#### [Records for this task]
[BEGIN]

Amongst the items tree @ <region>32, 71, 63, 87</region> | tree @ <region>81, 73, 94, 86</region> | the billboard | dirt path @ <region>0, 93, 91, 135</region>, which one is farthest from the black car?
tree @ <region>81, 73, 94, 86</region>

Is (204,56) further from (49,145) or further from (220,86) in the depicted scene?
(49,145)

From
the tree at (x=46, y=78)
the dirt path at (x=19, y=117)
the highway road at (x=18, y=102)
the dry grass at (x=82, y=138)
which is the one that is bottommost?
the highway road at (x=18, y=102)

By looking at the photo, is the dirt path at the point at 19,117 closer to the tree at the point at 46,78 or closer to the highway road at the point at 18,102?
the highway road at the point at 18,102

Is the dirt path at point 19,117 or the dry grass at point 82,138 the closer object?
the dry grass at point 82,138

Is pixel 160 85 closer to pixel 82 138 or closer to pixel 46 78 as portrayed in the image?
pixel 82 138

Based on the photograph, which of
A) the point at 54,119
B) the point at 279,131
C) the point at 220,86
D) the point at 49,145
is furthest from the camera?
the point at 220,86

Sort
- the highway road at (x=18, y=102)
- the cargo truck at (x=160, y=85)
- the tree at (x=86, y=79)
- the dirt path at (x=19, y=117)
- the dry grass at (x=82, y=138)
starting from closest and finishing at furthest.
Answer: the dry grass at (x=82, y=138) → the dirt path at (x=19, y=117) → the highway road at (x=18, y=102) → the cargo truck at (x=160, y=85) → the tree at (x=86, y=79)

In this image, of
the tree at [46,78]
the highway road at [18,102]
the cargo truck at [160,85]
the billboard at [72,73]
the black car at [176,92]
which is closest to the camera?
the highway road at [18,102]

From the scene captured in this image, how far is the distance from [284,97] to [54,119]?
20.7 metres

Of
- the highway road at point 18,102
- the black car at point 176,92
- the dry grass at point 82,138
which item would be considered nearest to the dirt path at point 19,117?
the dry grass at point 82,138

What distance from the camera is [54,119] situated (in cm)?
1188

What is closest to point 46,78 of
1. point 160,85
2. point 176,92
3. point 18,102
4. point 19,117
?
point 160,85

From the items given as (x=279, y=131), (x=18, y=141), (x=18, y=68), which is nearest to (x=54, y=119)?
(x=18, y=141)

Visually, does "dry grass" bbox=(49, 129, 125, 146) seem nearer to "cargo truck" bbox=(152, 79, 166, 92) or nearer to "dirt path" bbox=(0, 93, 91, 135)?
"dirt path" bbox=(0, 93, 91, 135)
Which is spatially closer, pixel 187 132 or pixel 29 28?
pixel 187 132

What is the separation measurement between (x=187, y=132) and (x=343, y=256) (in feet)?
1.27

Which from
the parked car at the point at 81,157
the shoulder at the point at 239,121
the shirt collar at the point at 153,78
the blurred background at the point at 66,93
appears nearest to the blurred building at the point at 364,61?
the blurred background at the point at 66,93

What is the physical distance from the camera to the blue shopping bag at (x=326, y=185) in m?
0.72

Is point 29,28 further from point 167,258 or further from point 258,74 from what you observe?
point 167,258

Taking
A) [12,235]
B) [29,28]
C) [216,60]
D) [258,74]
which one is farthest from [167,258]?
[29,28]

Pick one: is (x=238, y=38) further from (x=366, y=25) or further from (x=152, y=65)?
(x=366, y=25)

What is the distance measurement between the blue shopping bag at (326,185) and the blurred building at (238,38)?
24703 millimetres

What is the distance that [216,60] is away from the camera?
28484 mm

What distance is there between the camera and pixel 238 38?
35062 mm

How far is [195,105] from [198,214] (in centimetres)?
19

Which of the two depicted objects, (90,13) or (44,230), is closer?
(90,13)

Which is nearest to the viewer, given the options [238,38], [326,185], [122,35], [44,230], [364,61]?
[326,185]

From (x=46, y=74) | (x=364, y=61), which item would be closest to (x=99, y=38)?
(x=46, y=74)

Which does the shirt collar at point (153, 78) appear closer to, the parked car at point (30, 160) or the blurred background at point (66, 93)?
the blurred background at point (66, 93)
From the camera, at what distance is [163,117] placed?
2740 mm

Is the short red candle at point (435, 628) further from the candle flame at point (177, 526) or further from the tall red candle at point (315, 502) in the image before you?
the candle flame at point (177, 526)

[END]

Rewrite the listing from the line containing "Which does the" through the end, changing "parked car" to "parked van" and leaving everything else as it is.

#### [Solution to this exercise]
Which does the shirt collar at point (153, 78) appear closer to, the parked van at point (30, 160) or the blurred background at point (66, 93)?
the blurred background at point (66, 93)
From the camera, at what distance is [163,117] placed?
2740 mm

Is the short red candle at point (435, 628) further from the candle flame at point (177, 526) or further from the tall red candle at point (315, 502) in the image before you?
the candle flame at point (177, 526)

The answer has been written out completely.